EMT inhibitors block [³H]AEA release from U937 cells preloaded with 100 nm [³H]AEA plus AEA. Shown are concentration-dependent intracellular [³H]AEA (AEAintr) accumulation and extracellular [³H]AEA released (AEArel) reduction after a 25-min incubation of UCM707 (A), OMDM-2 (B), or LY2183240 (C) in FAAH-blocked U937 cells (obtained by cellular pretreatment with 100 nm URB597 and 1 μm PMSF) preloaded with 100 nm [³H]AEA plus AEA. The values are expressed as a percentage of cellular or extracellular [³H]AEA levels as compared with vehicle-treated control.
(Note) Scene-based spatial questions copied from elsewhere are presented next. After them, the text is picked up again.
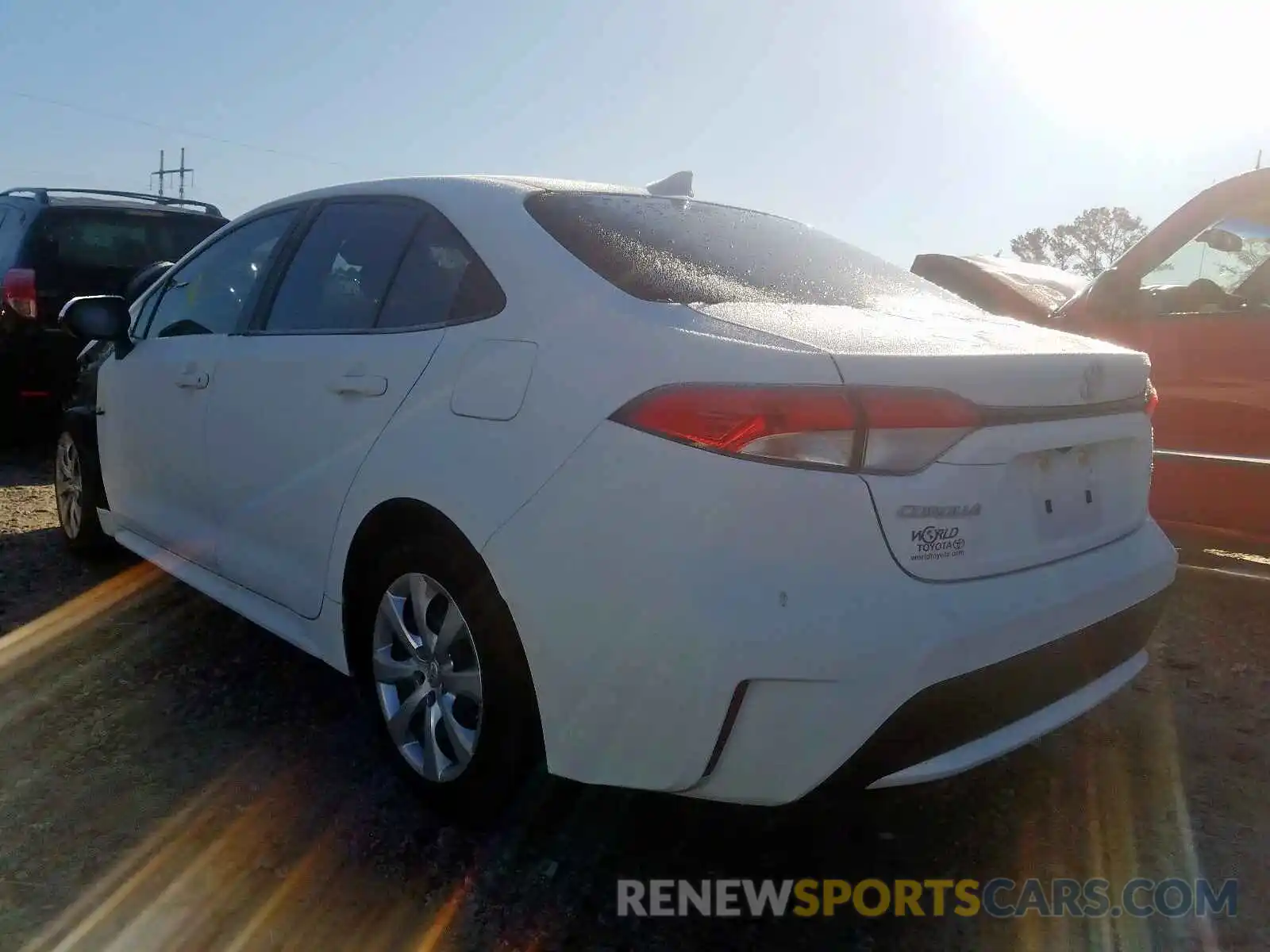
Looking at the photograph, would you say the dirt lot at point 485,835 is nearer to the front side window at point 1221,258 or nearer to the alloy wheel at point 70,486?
the alloy wheel at point 70,486


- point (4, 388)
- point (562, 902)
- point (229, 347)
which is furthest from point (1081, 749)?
point (4, 388)

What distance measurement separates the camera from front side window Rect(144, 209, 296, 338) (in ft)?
11.9

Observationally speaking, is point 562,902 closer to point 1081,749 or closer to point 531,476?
point 531,476

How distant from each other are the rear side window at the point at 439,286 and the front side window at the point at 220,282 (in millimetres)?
845

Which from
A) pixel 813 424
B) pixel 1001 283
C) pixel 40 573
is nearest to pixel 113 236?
pixel 40 573

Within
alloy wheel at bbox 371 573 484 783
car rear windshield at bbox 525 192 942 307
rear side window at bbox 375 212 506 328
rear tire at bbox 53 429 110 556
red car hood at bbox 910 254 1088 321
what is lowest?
rear tire at bbox 53 429 110 556

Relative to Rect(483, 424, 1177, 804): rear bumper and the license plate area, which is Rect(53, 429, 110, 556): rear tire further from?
the license plate area

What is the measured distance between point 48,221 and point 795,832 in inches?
258

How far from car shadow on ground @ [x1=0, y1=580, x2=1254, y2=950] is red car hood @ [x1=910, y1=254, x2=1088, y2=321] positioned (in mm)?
3289

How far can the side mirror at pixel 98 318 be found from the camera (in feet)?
13.7

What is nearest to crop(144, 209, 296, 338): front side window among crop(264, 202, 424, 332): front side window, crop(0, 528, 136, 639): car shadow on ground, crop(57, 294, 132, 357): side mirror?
crop(57, 294, 132, 357): side mirror

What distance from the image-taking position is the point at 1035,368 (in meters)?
2.26

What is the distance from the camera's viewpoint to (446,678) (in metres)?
2.60

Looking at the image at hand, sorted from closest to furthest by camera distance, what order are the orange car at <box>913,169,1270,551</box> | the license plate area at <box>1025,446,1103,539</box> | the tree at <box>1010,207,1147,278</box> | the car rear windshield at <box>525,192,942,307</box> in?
the license plate area at <box>1025,446,1103,539</box>, the car rear windshield at <box>525,192,942,307</box>, the orange car at <box>913,169,1270,551</box>, the tree at <box>1010,207,1147,278</box>
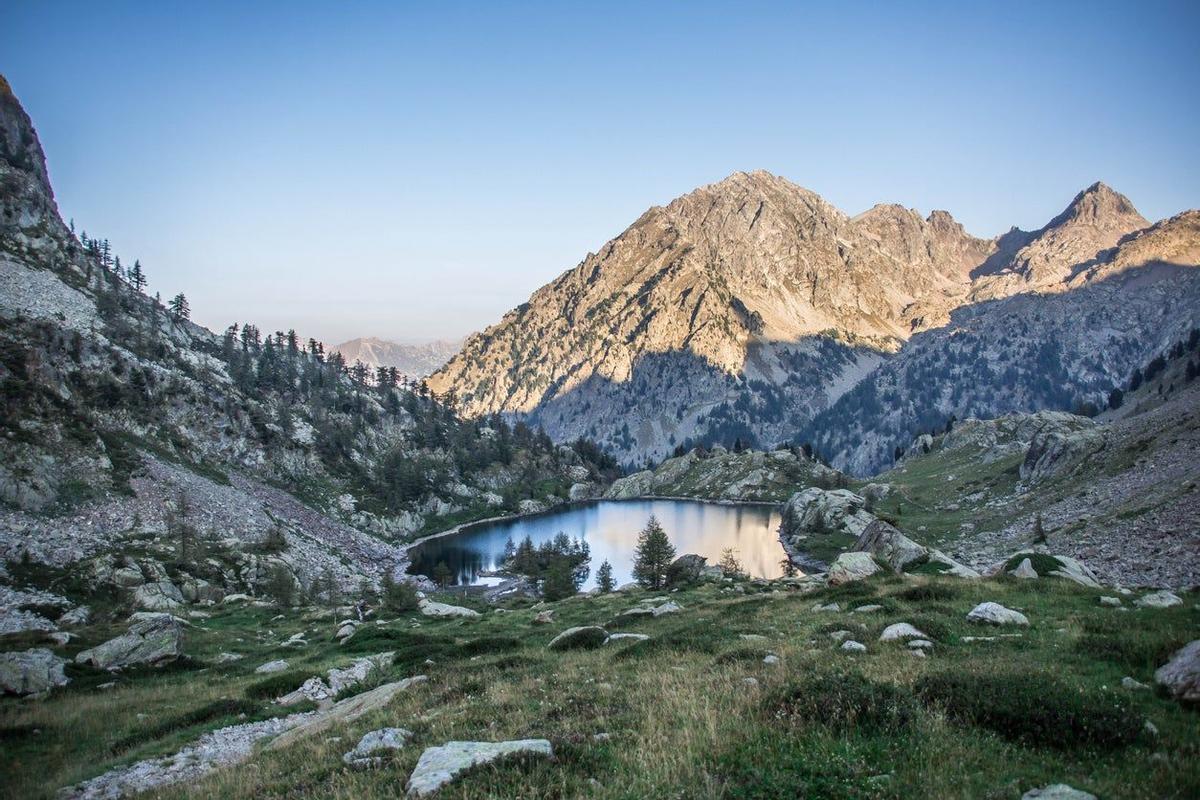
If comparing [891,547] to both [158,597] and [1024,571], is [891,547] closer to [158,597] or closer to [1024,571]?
[1024,571]

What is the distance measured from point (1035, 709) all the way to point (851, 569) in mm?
30701

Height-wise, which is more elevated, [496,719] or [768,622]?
[496,719]

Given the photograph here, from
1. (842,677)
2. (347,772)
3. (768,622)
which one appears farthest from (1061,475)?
(347,772)

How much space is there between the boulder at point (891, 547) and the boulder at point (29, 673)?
46.2m

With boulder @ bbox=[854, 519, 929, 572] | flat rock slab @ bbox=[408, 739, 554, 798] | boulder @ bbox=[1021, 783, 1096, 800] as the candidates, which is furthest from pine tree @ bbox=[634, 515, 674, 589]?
boulder @ bbox=[1021, 783, 1096, 800]

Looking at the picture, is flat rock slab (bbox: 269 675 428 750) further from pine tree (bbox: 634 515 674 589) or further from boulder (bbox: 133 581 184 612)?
pine tree (bbox: 634 515 674 589)

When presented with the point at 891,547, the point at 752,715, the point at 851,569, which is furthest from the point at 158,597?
the point at 891,547

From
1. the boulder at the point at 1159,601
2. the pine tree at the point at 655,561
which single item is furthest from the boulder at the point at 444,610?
the boulder at the point at 1159,601

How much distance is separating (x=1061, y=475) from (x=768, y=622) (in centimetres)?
8937

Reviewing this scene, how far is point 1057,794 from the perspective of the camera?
24.5 feet

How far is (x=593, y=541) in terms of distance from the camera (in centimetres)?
16788

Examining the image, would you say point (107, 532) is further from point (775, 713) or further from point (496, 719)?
point (775, 713)

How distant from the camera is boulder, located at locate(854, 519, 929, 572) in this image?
48531 millimetres

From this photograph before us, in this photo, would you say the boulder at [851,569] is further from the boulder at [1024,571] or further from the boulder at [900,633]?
the boulder at [900,633]
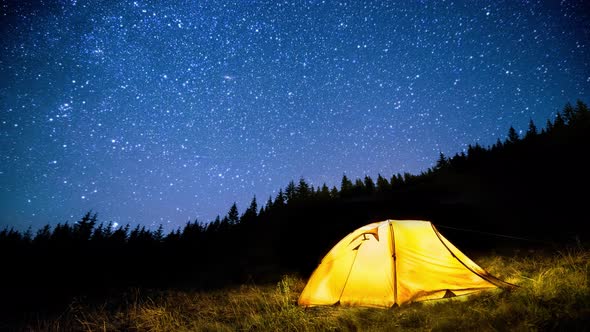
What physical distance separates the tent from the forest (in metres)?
1.06

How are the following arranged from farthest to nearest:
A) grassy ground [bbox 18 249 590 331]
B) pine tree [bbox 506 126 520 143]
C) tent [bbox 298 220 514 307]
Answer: pine tree [bbox 506 126 520 143] → tent [bbox 298 220 514 307] → grassy ground [bbox 18 249 590 331]

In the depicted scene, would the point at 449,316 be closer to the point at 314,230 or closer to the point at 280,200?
the point at 314,230

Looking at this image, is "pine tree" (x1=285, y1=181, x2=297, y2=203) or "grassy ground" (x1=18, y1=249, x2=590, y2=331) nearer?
"grassy ground" (x1=18, y1=249, x2=590, y2=331)

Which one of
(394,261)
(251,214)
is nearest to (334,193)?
(251,214)

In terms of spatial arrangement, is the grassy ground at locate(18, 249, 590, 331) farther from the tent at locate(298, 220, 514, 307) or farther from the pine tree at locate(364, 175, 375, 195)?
the pine tree at locate(364, 175, 375, 195)

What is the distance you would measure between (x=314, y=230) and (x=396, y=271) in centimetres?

Data show mean values ± S.E. (error bars) of three independent experiments, each one carried out at least in triplicate. *, p < 0.05; **, p < 0.01, treated versus vehicle-treated control.

FIGURE 12.

EMT inhibitors inhibit [³H]2-AG release from U937 cells preloaded with 1 μm [³H]2-AG plus 2-AG. Shown are concentration-dependent intracellular [³H]2-AG (2-AGintr) accumulation and extracellular [³H]2-AG released (2-AGrel) reduction after a 25-min incubation with UCM707 (A), OMDM-2 (B), or LY2183240 (C) in MAGL-, ABHD-6-, and ABHD-12-blocked U937 cells (obtained by cellular pretreatment with 1 μm JZL184, 10 μm WWL70, and 20 μm tetrahydrolipstatin) preloaded with 1 μm [³H]2-AG plus 2-AG. The values are expressed as a percentage of cellular or extracellular [³H]2-AG levels as compared with vehicle-treated control. Data show mean values ± S.E. (error bars) of three independent experiments, each one carried out at least in triplicate. *, p < 0.05; **, p < 0.01, treated versus vehicle-treated control.